Quanto à traição, é cediço que Jesus foi traído por um de seus próprios discípulos, Judas Iscariotes, na famosa cena do beijo. Em Faroeste Caboclo, a traição não é menos amarga: Maria Lúcia trai Santo Cristo justamente com Jeremias. Diante disso, Santo Cristo chama Jeremias para um duelo: “eu acabo mesmo com você, seu porco traidor, e mato também Maria Lúcia, aquela menina falsa a quem jurei o meu amor”.

Aqui, no clímax da história, surge a cena mais instigante de Faroeste Caboclo: Jeremias acerta João pelas costas, o qual, por sua vez, usando uma winchester 22 que lhe fora trazida por Maria Lúcia, mata seu algoz, não sem antes proferir estas palavras: “olha pra cá filha da puta sem vergonha, dá uma olhada no meu sangue e vem sentir o teu perdão” (binômio perdão-redenção).

Na história de Jesus e em toda a tradição cristã, o sangue de Cristo é sagrado, um símbolo da redenção humana. Perceba que Santo Cristo convida Jeremias para olhar seu sangue e sentir seu perdão, numa referência direta à morte vicária de Cristo.

Por último, a reação do povo. Quem primeiro acreditou que Jesus era o Messias, o Salvador do mundo, foi o povo. A elite política e religiosa da época o ignorou. Mais que isso: os primeiros cristãos foram perseguidos e mortos, sendo que apenas em 313 d.
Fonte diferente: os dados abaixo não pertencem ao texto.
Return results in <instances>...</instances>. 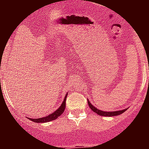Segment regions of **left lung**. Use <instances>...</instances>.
Listing matches in <instances>:
<instances>
[{
	"label": "left lung",
	"instance_id": "1",
	"mask_svg": "<svg viewBox=\"0 0 149 149\" xmlns=\"http://www.w3.org/2000/svg\"><path fill=\"white\" fill-rule=\"evenodd\" d=\"M88 101V104H89V107L93 111H94L95 113L98 114L99 116H118L120 115V114L123 113L124 112H125L127 110V109H124V110H119V111H113V112H105V111H102V110H98V109L96 108L95 107L93 106L92 104L89 102V100H87Z\"/></svg>",
	"mask_w": 149,
	"mask_h": 149
}]
</instances>
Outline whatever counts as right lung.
<instances>
[{
	"instance_id": "obj_1",
	"label": "right lung",
	"mask_w": 149,
	"mask_h": 149,
	"mask_svg": "<svg viewBox=\"0 0 149 149\" xmlns=\"http://www.w3.org/2000/svg\"><path fill=\"white\" fill-rule=\"evenodd\" d=\"M67 95H68V93L65 95V98H64V101H63L61 106L59 107L56 111H54L53 113L50 114L48 116H46L45 117H42V118H39V119H30V120L33 121L34 122H36V123H44V122H51V121L55 120L56 119H57L60 115L63 114V113L64 112V110H65V101H66Z\"/></svg>"
}]
</instances>
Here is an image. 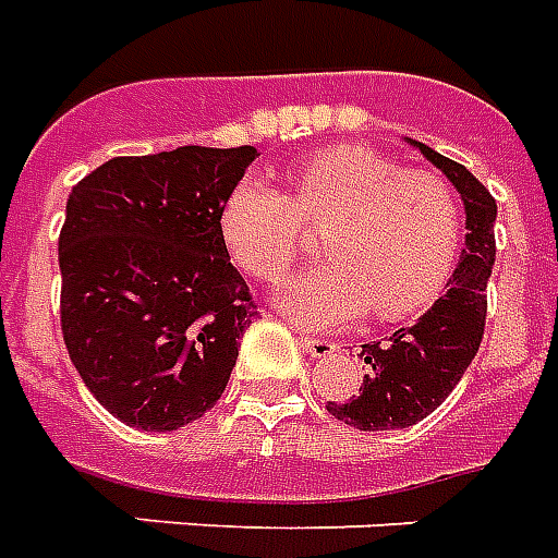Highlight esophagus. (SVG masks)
<instances>
[{
  "mask_svg": "<svg viewBox=\"0 0 558 558\" xmlns=\"http://www.w3.org/2000/svg\"><path fill=\"white\" fill-rule=\"evenodd\" d=\"M300 343H303L305 353L314 355V359H329V355L338 350V347H335V341H329V338H308V335H303V338H300Z\"/></svg>",
  "mask_w": 558,
  "mask_h": 558,
  "instance_id": "1",
  "label": "esophagus"
}]
</instances>
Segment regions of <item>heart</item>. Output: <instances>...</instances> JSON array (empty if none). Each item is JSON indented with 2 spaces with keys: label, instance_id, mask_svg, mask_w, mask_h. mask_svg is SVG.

C., com o Édito de Milão, os cristãos passam a gozar de liberdade de culto dentro do Império Romano.

Também nesse ponto a história de Faroeste Caboclo reproduz a de Jesus Cristo: “o povo declarava que João do Santo Cristo era santo porque sabia morrer. E alta burguesia da cidade não acreditou na história que eles viram na TV”.
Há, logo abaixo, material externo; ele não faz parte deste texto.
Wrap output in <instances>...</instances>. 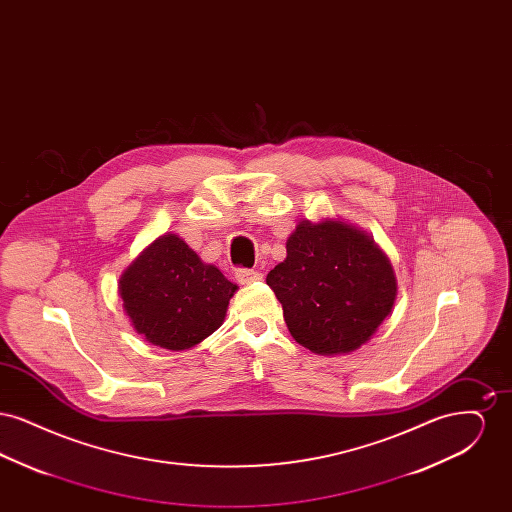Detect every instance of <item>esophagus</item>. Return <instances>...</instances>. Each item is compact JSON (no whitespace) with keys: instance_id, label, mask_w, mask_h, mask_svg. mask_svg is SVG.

A narrativa de Faroeste Caboclo se encerra de maneira melancólica: Santo Cristo morre sem “conseguir o que queria, quando veio p’ra Brasília com o diabo ter. Ele queria era falar com o Presidente p’ra ajudar toda essa gente que só faz sofrer”. A história de Jesus também possui um desfecho trágico: morte na cruz. Porém, para os cristãos, seu sacrifício representou exatamente o cumprimento de sua missão, coroado pela notícia da ressurreição, representando não o fim, mas o início da história do cristianismo.